Timothy Bradford
When Timothy Bradford Jr. was a small child, he thought farmers had magical powers.
“I watched my dad plant seeds in the ground, and then a few days later crops would emerge,” Bradford remembers. “From that point on, I became enamored with how plants grow – how that tall plant can come from this small seed.”
That childlike wonder parlayed into a passion for agricultural education.
Bradford grew up in agricultural family. His father, Timothy Bradford, Sr., taught agriculture in high schools and vocational centers for 23 years. Both men now farm the family land in Isola, a small town in the heart of the Mississippi Delta. They grow mostly butterbeans, peas and watermelons on land that’s been in the Bradford family for 150 years.

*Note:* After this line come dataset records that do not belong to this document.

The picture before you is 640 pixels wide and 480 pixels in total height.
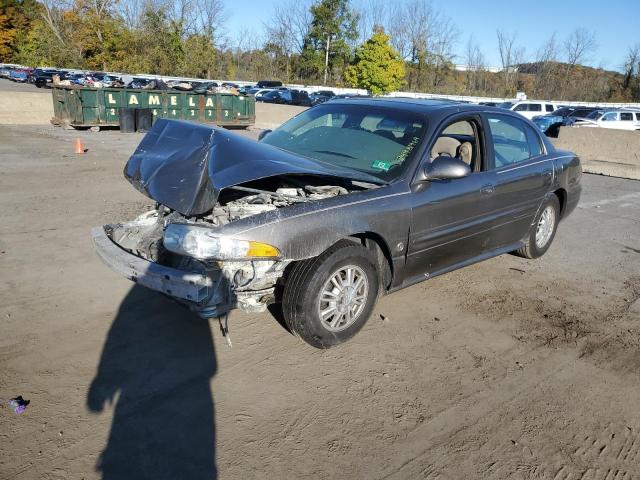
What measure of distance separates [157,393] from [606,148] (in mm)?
13741

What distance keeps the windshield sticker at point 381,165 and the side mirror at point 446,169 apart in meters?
0.30

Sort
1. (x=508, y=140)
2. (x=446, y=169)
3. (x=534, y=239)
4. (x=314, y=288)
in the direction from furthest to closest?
(x=534, y=239) < (x=508, y=140) < (x=446, y=169) < (x=314, y=288)

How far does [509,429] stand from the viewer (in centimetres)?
287

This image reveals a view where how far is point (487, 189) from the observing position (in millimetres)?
4414

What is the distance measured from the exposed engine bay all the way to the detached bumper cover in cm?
7

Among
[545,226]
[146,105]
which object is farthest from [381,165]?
[146,105]

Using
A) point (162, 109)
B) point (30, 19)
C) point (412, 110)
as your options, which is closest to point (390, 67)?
point (162, 109)

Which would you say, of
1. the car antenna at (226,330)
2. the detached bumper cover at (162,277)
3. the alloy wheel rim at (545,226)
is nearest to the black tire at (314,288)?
the car antenna at (226,330)

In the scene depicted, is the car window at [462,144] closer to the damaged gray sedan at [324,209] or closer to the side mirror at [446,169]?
the damaged gray sedan at [324,209]

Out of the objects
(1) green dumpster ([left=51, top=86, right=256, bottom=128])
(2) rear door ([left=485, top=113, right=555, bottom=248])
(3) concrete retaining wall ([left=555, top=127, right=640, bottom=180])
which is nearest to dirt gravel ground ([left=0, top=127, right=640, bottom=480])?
(2) rear door ([left=485, top=113, right=555, bottom=248])

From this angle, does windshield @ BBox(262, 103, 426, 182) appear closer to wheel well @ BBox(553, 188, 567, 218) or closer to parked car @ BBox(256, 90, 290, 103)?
wheel well @ BBox(553, 188, 567, 218)

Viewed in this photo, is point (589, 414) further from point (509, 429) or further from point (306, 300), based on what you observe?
point (306, 300)

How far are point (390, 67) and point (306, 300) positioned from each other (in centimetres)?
3618

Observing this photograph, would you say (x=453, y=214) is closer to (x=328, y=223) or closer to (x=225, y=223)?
(x=328, y=223)
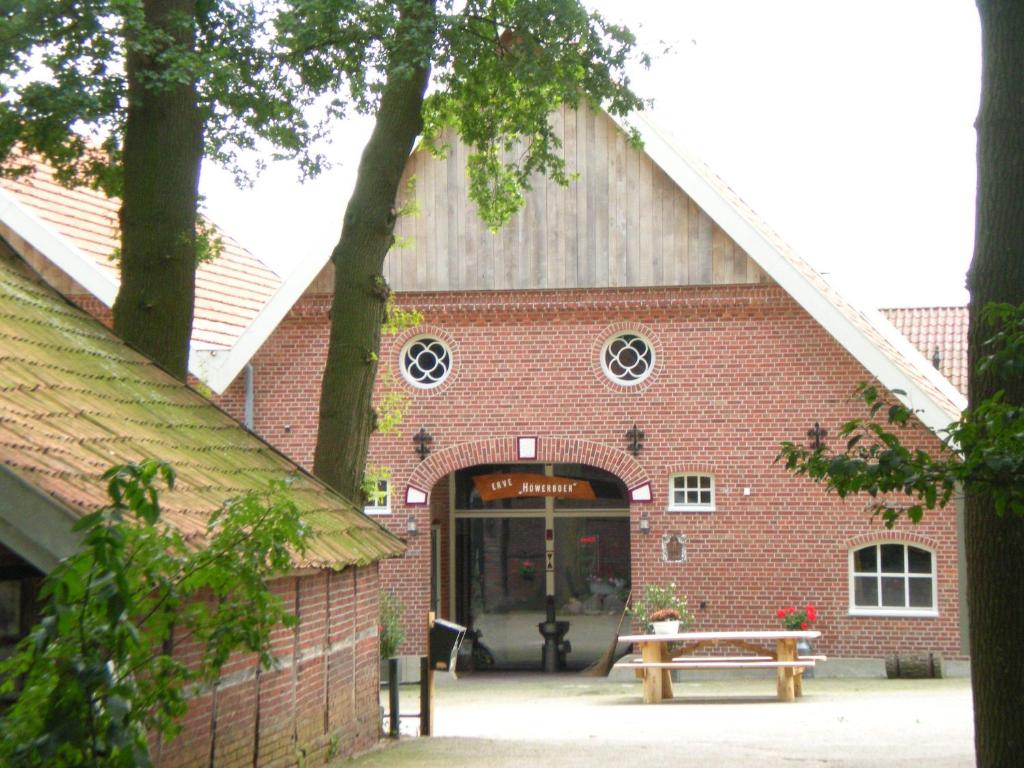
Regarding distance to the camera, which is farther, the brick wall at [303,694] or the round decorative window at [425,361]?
the round decorative window at [425,361]

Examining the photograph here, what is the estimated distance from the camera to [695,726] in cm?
1509

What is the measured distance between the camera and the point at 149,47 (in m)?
11.8

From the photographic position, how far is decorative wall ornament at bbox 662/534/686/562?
21.7 metres

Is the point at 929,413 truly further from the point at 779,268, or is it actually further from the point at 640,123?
the point at 640,123

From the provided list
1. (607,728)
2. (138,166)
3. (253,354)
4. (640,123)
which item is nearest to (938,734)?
(607,728)

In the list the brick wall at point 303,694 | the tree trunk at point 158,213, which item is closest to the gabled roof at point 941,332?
the brick wall at point 303,694

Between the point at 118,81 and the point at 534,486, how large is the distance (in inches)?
474

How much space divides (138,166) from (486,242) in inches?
390

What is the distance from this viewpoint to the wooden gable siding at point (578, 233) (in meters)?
21.6

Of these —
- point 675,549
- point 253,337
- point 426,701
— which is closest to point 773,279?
point 675,549

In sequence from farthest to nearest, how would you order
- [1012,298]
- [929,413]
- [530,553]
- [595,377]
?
[530,553] → [595,377] → [929,413] → [1012,298]

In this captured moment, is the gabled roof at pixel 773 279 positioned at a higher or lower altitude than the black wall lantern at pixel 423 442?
higher

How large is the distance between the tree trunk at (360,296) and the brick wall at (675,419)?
7944 millimetres

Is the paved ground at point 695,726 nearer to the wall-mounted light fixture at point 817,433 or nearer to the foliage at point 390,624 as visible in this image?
the foliage at point 390,624
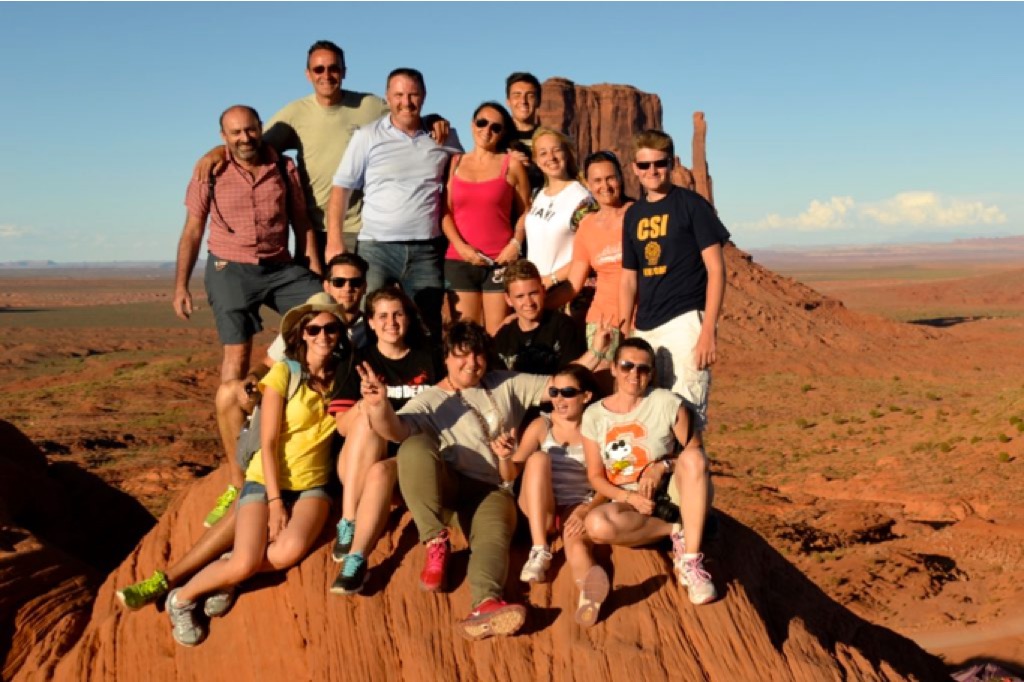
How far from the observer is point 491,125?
6988 mm

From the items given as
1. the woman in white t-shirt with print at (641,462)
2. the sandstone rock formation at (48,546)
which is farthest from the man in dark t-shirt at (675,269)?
the sandstone rock formation at (48,546)

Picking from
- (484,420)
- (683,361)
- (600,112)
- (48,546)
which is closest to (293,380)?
(484,420)

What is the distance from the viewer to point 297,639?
18.7 ft

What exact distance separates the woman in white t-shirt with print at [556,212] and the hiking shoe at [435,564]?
1916 mm

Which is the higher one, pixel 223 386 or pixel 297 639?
pixel 223 386

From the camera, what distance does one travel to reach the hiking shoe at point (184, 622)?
5.84 m

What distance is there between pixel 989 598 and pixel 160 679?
39.7 ft

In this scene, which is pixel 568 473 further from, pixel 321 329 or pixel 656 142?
pixel 656 142

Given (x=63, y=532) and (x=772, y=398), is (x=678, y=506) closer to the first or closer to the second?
(x=63, y=532)

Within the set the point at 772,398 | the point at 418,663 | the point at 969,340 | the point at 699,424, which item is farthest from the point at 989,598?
the point at 969,340

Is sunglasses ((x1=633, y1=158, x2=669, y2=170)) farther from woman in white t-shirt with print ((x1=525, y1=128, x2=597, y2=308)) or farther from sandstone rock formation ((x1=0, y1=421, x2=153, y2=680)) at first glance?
sandstone rock formation ((x1=0, y1=421, x2=153, y2=680))

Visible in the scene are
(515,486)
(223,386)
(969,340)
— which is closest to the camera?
(515,486)

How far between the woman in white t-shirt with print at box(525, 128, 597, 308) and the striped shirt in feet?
5.87

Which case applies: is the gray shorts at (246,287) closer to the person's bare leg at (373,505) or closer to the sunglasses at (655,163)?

The younger Bradford’s fascination with farming led him to follow in his father’s footsteps to a career in agricultural education. He teaches as a plant and soil sciences instructor in the new precision agriculture certificate program in Mississippi State’s College of Agriculture and Life Sciences.
At age 17, Bradford began working for the U.S. Department of Agriculture spending summers traveling as a soil scientist to places like Wyoming, Florida and Pennsylvania. After graduating from Hinds Community College with an associate’s degree, he came to ݮƵwhere he completed bachelor’s, master’s and doctoral degrees all focused on some aspect of agriculture.
His Ph.D. work brought his passion for teaching ag to the foreground. For his dissertation, he evaluated how students best learn agronomy. He worked with students across three high schools, separating the students into two groups with one group receiving lecture only and the other having classes outside and growing crops in a high tunnel.
“Students who had access to the high tunnel scored at least 12 points higher overall than the group that received the lecture only,” he says, adding that the higher-scoring students also started a garden club.
Bradford brings that hands-on approach into the lab at MSU.
“Precision ag is decision ag. It’s about trying to quantify the unseen. In the lab, we practice evaluating all of the unknowns in any given field with the end goal of making the best decisions possible for each specific scenario,” he says. “My teaching goal is to provide students with real-world experience in precision ag that enables them to think critically and have the confidence and skill set to apply different concepts of precision ag in actual field settings.”